Partes do exercício:
1/ Copie do texto fornecido o trecho que vai de "Um pouco de" até "trabalhadores na história.".
2/ Traduza para o inglês esta frase do texto fornecido: "Esse sistema estava fundamentado em três pilares: gratuidade, obrigatoriedade e laicidade."
3/ Reescreva em forma de lista o parágrafo do texto fornecido que começa com "A apresentação de tal projeto", mantendo os fatos principais.

Texto fornecido:

--

Não vão calar os professores
Tramita na Câmara de Vereadores
de Joinville e em diversos locais do país um projeto de lei que visa proibir a
liberdade de expressão nas escolas. Ele determina que todo professor deve
abster-se de introduzir, em disciplina ou atividade obrigatória, conteúdos que
possam estar em conflito com as convicções morais, religiosas ou ideológicas
dos estudantes ou de suas famílias. Temas como política, gênero e religião não
poderão ser discutidos em sala de aula.
A apresentação de tal projeto
está sendo impulsionada pela organização não governamental (ONG) Escola Sem
Partido. Em Alagoas uma lei neste sentido já foi aprovada e, em Cuiabá, sua
tramitação está avançada. Em Joinville, a proposta tem o número 221/2014 e foi
apresentada pela vereadora Pastora Leia. Ela recebeu parecer favorável da
Comissão de Legislação e estará em discussão na próxima reunião da Comissão de
Educação, que acontece dia 7 de junho, às 16 horas, na Câmara de Vereadores.
Por trás do conceito etéreo de
imparcialidade, esta proposta inviabiliza a socialização do conhecimento em
várias áreas, cerceia a atividade sindical e o movimento estudantil. Sua função
no atual momento político é calar vozes e apagar a história, impedindo a
discussão sobre qualquer assunto que possa levar os jovens a refletirem e
exigirem mudanças sociais. A aprovação dessa lei seria um retrocesso de
centenas de anos.
A campanha “Contra a Lei da
Mordaça” está sendo desenvolvida por sindicatos, entidades estudantis e do
movimento social não só de Joinville, mas de todo o país. Aqui, pedimos a
realização de uma audiência pública para debater o assunto.
Um pouco de história
O sistema educacional brasileiro
é o que restou da educação francesa. Em 1881 e 1882 a Assembleia Nacional desse
país aprovava leis que iriam dar fundamento a grande parte dos sistemas
educacionais republicanos pelo mundo. Esse sistema estava fundamentado em três
pilares: gratuidade, obrigatoriedade e laicidade. Esses padrões foram conquistas
da conscientização dos franceses, adquirida com a Comuna de Paris (1871),
primeiro governo dos trabalhadores na história.
O Brasil, de forma muito
atrasada, também registrou esses três pilares na recente democratização do
país, na Constituição de 1988. No artigo 206, foi ressaltada a “liberdade de
aprender, ensinar e pesquisar”. Porém, antes mesmo de se solidificar, a
história do Brasil já sofreu duros golpes. Entre o final do século 20 e a
primeira década do século 21, a educação pública passou a ser sucateada e
precarizada, aumentando o ensino particular e o lucro dos empresários do setor.
“Imparcialidade”

--

Itens fornecidos:
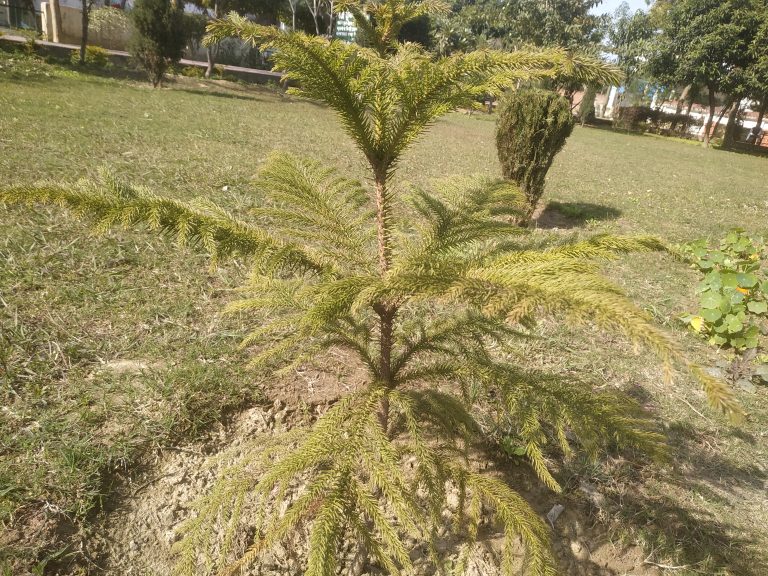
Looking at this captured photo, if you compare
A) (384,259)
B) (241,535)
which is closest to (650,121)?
(384,259)

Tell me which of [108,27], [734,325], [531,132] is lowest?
[734,325]

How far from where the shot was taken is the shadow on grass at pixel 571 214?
7.20m

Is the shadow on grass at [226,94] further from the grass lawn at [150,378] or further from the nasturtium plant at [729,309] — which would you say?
the nasturtium plant at [729,309]

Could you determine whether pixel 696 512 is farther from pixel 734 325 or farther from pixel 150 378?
pixel 150 378

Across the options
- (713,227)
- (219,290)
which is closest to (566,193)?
(713,227)

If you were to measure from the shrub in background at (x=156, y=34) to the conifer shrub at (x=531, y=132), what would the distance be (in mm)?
13956

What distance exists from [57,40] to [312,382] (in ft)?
95.0

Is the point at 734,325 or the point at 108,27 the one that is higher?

--

Respostas esperadas:
1/
Um pouco de história
O sistema educacional brasileiro
é o que restou da educação francesa. Em 1881 e 1882 a Assembleia Nacional desse
país aprovava leis que iriam dar fundamento a grande parte dos sistemas
educacionais republicanos pelo mundo. Esse sistema estava fundamentado em três
pilares: gratuidade, obrigatoriedade e laicidade. Esses padrões foram conquistas
da conscientização dos franceses, adquirida com a Comuna de Paris (1871),
primeiro governo dos trabalhadores na história.

2/ That system was founded on three pillars: free access, compulsory attendance and secularism.

3/
- A ONG Escola Sem Partido impulsiona a apresentação do projeto.
- Em Alagoas, uma lei nesse sentido já foi aprovada.
- Em Cuiabá, a tramitação está avançada.
- Em Joinville, a vereadora Pastora Leia apresentou a proposta, de número 221/2014.
- A proposta recebeu parecer favorável da Comissão de Legislação.
- A proposta será discutida na próxima reunião da Comissão de Educação, em 7 de junho, às 16 horas, na Câmara de Vereadores.